By noon we had sailed into the Vieux Port of Marseille and were moored
alongside SNM Club visitors pontoon, little impressed with our surroundings
and reception. No one in any of the three marinas in the Vieux Port had done
me the courtesy of replying to my emails, taken the trouble to answer the
telephone or responded to my VHF calls! As there was no one to take our
lines we berthed ourselves and I walked down the pontoon to the floating
clubhouse. At whose reception desk I was met with a surly little witch who
when I enquire after berthing responded "Non!" and dared me to utter not
another word. Pretending not to understand her negativity I gave her our
boat length, beam and draft as is the custom with such enquiries. No smile
cracked her wizened countenance but on hearing we were 17.5 meters she
consulted a screen gave me a berth number, said she expected an extortionate
amount of money and we could stay two nights only. Inspecting our allotted
berth we found that we would be moored next to what looked like a 25 metre
garden shed. The pontoon itself situated but a few yards from a busy main
thoroughfare from which harbour bound lorries emitted their raucous racket
and belched diesel fumes. The other side of this inhospitable avenue was
festooned with tawdry high rise full of low life. We declined the witch's
offer and sailed away from Marseille pouring over our charts and pilot books
looking for suitable and safe berthing. We were not going to leave our
beautiful Pamarzi in a place such as that with people such as those.
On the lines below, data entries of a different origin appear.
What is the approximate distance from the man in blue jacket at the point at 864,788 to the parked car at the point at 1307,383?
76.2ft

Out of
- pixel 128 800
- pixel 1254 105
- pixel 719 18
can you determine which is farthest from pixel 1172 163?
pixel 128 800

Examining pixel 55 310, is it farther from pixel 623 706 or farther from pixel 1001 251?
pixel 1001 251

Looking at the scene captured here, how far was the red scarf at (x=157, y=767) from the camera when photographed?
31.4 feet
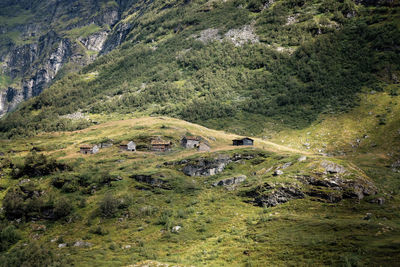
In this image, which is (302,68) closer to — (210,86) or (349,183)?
(210,86)

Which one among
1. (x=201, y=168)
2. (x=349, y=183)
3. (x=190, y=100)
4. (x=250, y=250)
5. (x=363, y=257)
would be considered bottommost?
(x=190, y=100)

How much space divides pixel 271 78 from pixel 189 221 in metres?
124

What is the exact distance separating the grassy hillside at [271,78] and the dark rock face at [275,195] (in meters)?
72.7

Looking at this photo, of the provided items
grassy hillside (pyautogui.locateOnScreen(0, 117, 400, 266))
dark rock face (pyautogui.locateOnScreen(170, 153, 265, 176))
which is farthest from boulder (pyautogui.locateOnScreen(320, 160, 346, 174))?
dark rock face (pyautogui.locateOnScreen(170, 153, 265, 176))

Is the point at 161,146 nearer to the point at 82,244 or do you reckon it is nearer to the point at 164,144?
the point at 164,144

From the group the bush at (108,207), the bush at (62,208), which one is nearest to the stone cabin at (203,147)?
the bush at (108,207)

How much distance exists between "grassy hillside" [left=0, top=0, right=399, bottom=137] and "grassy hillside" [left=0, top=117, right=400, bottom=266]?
69.2 m

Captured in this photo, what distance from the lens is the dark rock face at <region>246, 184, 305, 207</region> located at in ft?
138

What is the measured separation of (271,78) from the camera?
154250mm

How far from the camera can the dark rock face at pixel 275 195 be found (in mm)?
42031

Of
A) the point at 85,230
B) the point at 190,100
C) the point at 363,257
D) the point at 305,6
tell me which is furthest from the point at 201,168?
the point at 305,6

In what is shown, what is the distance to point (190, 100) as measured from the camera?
15862 cm

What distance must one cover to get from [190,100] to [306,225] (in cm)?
12937

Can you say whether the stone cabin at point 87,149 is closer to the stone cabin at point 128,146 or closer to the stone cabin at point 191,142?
the stone cabin at point 128,146
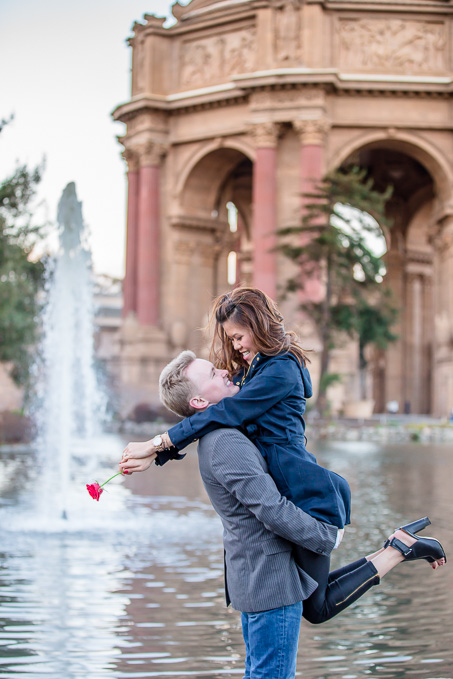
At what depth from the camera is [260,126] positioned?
36281mm

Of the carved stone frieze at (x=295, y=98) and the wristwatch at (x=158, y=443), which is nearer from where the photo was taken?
the wristwatch at (x=158, y=443)

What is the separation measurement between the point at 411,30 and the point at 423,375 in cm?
1799

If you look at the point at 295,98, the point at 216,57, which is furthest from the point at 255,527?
the point at 216,57

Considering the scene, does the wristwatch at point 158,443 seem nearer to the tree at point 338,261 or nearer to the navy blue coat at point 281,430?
the navy blue coat at point 281,430

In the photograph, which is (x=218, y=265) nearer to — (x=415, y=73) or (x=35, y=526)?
(x=415, y=73)

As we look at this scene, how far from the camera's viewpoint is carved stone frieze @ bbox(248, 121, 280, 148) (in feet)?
119

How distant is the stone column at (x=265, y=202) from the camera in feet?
119

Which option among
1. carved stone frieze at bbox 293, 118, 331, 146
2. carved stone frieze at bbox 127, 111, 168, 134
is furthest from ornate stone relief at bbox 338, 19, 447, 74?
carved stone frieze at bbox 127, 111, 168, 134

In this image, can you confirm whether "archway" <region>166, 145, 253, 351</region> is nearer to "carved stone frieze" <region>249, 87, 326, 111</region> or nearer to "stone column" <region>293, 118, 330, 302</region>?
"carved stone frieze" <region>249, 87, 326, 111</region>

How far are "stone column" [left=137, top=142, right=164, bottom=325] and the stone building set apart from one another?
0.18 ft

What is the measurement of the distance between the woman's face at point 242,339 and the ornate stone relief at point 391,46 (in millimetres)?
35500

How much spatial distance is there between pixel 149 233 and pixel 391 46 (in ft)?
39.0

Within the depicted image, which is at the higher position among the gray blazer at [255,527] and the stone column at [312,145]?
the stone column at [312,145]

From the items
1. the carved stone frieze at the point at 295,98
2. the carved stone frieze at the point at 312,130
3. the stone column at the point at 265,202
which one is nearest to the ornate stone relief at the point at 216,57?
the carved stone frieze at the point at 295,98
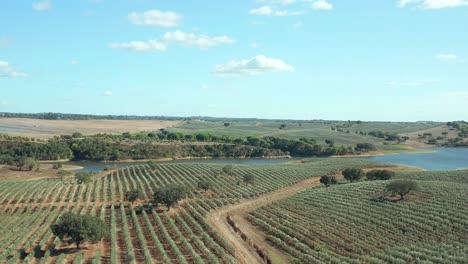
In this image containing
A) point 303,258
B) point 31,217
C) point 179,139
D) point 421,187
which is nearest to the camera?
point 303,258

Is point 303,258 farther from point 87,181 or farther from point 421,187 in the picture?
point 87,181

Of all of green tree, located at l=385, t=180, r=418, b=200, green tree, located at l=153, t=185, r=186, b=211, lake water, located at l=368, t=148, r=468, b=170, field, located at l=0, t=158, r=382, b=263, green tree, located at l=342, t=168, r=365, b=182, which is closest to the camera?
field, located at l=0, t=158, r=382, b=263

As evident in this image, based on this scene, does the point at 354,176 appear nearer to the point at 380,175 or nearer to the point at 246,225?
the point at 380,175

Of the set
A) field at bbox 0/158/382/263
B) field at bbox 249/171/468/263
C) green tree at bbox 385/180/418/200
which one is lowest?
field at bbox 0/158/382/263

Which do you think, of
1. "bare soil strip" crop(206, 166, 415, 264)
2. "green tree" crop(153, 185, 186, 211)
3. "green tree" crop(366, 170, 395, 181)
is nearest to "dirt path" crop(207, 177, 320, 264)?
"bare soil strip" crop(206, 166, 415, 264)

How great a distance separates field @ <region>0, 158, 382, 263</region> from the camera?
1428 inches

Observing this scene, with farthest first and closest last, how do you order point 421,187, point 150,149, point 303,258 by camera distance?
point 150,149 → point 421,187 → point 303,258

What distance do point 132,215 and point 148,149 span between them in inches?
3937

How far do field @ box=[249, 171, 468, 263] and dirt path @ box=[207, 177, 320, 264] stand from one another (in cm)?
106

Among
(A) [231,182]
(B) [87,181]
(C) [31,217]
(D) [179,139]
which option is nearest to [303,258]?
(C) [31,217]

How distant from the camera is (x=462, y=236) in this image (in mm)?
37031

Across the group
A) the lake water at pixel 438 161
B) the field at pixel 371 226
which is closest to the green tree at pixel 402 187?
the field at pixel 371 226

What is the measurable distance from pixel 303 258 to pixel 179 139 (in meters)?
160

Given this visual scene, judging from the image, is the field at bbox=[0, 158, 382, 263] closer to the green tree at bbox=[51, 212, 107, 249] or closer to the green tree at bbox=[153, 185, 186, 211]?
the green tree at bbox=[51, 212, 107, 249]
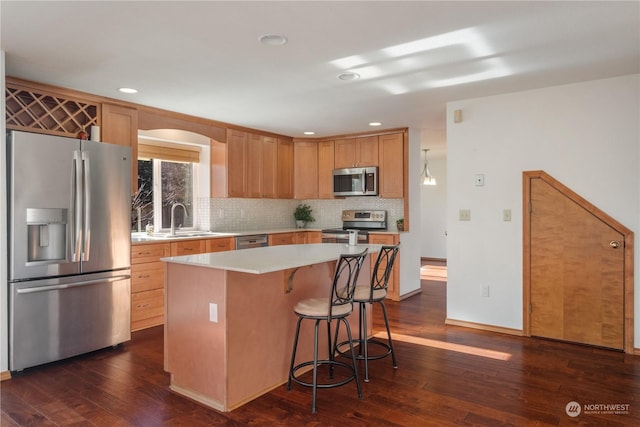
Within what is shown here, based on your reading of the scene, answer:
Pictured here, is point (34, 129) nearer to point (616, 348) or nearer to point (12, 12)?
point (12, 12)

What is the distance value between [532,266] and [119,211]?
389 centimetres

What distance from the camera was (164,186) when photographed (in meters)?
5.44

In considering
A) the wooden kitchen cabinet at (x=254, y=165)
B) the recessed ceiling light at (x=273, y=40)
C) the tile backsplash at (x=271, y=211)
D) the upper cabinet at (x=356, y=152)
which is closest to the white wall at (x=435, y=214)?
the tile backsplash at (x=271, y=211)

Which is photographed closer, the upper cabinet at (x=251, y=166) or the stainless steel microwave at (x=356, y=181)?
the upper cabinet at (x=251, y=166)

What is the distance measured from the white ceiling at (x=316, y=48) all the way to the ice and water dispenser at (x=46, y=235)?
1.16 meters

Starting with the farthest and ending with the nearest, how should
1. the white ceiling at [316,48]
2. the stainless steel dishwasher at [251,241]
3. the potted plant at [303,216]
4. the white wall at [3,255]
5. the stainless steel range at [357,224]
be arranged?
the potted plant at [303,216] < the stainless steel range at [357,224] < the stainless steel dishwasher at [251,241] < the white wall at [3,255] < the white ceiling at [316,48]

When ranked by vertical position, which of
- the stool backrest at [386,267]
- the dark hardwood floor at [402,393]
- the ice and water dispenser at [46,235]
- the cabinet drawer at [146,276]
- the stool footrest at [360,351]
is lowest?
the dark hardwood floor at [402,393]

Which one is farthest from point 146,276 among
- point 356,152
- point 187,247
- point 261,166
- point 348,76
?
point 356,152

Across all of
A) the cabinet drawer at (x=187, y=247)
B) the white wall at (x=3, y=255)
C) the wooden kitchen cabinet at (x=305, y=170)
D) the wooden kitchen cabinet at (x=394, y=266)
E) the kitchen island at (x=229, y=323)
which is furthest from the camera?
the wooden kitchen cabinet at (x=305, y=170)

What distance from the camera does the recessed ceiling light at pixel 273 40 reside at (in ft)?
8.99

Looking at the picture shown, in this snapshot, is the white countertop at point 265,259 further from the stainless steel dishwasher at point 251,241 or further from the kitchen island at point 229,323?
the stainless steel dishwasher at point 251,241

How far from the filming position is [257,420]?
8.11 ft

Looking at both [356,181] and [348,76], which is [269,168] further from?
[348,76]

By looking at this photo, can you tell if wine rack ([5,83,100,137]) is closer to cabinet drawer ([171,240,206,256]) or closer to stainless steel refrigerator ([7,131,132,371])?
stainless steel refrigerator ([7,131,132,371])
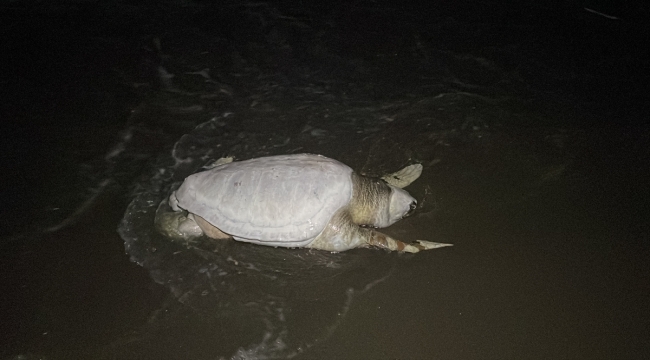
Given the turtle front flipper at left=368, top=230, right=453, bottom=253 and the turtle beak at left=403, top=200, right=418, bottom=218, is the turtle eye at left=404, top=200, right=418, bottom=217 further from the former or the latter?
the turtle front flipper at left=368, top=230, right=453, bottom=253

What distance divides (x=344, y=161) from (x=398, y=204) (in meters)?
0.74

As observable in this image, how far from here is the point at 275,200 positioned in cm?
247

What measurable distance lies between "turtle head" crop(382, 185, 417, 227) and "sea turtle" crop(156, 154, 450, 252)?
0.42 ft

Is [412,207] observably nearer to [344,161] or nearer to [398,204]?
[398,204]

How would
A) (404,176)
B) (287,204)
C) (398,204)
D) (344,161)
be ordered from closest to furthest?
(287,204) → (398,204) → (404,176) → (344,161)

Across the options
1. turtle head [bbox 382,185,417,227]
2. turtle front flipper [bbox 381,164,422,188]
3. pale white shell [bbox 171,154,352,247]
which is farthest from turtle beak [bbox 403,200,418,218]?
pale white shell [bbox 171,154,352,247]

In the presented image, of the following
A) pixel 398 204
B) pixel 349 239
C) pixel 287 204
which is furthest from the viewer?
pixel 398 204

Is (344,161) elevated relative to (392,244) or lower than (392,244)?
elevated

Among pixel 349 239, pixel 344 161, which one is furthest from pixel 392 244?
pixel 344 161

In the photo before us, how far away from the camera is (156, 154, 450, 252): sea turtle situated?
8.10ft

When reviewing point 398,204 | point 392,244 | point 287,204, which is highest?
point 287,204

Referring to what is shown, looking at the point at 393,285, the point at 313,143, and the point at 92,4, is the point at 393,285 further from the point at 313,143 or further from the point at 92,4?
the point at 92,4

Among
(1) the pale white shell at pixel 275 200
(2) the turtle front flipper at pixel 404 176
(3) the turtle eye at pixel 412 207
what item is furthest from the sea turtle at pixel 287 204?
(2) the turtle front flipper at pixel 404 176

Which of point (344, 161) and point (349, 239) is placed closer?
point (349, 239)
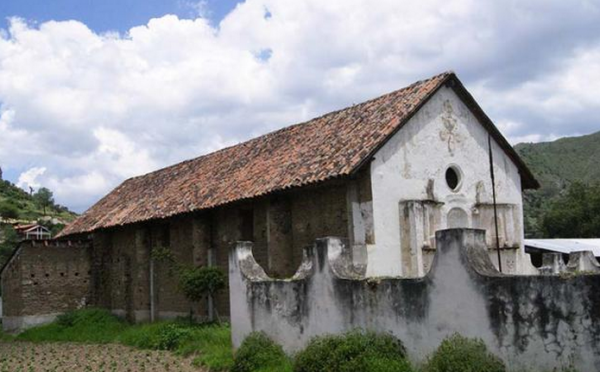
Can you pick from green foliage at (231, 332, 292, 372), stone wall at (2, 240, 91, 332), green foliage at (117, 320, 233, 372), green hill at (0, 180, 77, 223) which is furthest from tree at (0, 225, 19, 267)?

The voyage to Marseille had been rollicking, rolling 217 nm through the
night. We were weary and disappointed, romantic notions of Marseille had
been quashed, particularly Lynn's as she had quite a strop and failed to
come up with any food at lunch time, (relenting a little around 16.00 when
she handed Rob and I a banana!) but back out to sea we went along the rugged
coast line of this part of Provence, around Cap Croisette and 28 nm further
on finding Bandol. A large 1600 berth marina set in a pleasant old town,
actually on the Cote D'Azure. Friendly , helpful, welcoming staff, a safe
and well sheltered harbour that we will feel comfortable leaving Pamarzi in
whilst we return home for a few days. We have had a relaxed day today (
Sunday)but cleaning and boat jobs start tomorrow preparing Pamarzi for the
two or three week stopover in this charming little town.